## Problem A
In the fodder launch article, change "exhibitors" to "exhibiting companies" and give the part that opens with "AGRAme, that takes" and closes with "60% year-on-year increase.".
## Problem B
List the areas that the fodder launch article says AGRAme's four linked exhibitions showcase.

## Document extract

· · · ·

Almighty Fodder Super Cell Gets World Launch

AUSTRALIA - A space age system set to revolutionise production of animal feed worldwide - particularly in drought prone regions - is to be unveiled for the first time next month at the Middle East's leading agricultural industry exhibition.
calendar icon 11 February 2008
clock icon 3 minute read

The system can produce low cost, lush and nutritious fresh fodder grazing animals such as camels every day after only nine days.

AGRA Middle East (AGRAme) will be the launch pad for the Almighty Fodder Super Cell - developed in Australia - which can produce low cost, lush and nutritious fresh fodder for over 100 cattle or other grazing animals such as camels every day after only nine days.

AGRAme, that takes place at the Dubai International Exhibition Centre from 8-10 April 2008, is four closely linked exhibitions under one roof showcasing the latest advances in agriculture and irrigation; animal husbandry and poultry farming; floriculture and horticulture; plus fisheries and aquaculture. This year's event will feature over 150 exhibitors from more than 30 different countries, a 60% year-on-year increase.

· · · ·

## Excerpted data
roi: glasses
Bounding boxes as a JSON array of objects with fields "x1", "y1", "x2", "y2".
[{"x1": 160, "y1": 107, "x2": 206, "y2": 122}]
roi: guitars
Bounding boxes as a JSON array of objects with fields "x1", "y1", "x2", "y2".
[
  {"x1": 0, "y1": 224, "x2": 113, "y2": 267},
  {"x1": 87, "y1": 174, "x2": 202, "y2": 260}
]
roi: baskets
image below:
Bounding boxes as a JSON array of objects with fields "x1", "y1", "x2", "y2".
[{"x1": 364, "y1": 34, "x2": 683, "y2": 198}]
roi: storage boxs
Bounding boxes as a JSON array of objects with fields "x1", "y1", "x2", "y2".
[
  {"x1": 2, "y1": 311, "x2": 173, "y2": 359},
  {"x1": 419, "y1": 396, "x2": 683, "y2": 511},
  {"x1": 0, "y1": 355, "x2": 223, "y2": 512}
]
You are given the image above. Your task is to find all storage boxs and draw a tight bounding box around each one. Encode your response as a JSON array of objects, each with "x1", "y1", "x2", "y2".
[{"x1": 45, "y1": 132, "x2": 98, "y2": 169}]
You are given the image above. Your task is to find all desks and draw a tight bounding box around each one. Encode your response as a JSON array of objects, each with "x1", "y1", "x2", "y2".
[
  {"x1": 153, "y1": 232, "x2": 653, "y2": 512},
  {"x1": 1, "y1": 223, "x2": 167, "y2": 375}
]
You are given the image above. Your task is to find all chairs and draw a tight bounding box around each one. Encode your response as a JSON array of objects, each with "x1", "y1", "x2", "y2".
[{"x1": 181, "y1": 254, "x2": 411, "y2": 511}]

· · · ·

## Your response A
AGRAme, that takes place at the Dubai International Exhibition Centre from 8-10 April 2008, is four closely linked exhibitions under one roof showcasing the latest advances in agriculture and irrigation; animal husbandry and poultry farming; floriculture and horticulture; plus fisheries and aquaculture. This year's event will feature over 150 exhibiting companies from more than 30 different countries, a 60% year-on-year increase.

## Your response B
- agriculture and irrigation
- animal husbandry and poultry farming
- floriculture and horticulture
- fisheries and aquaculture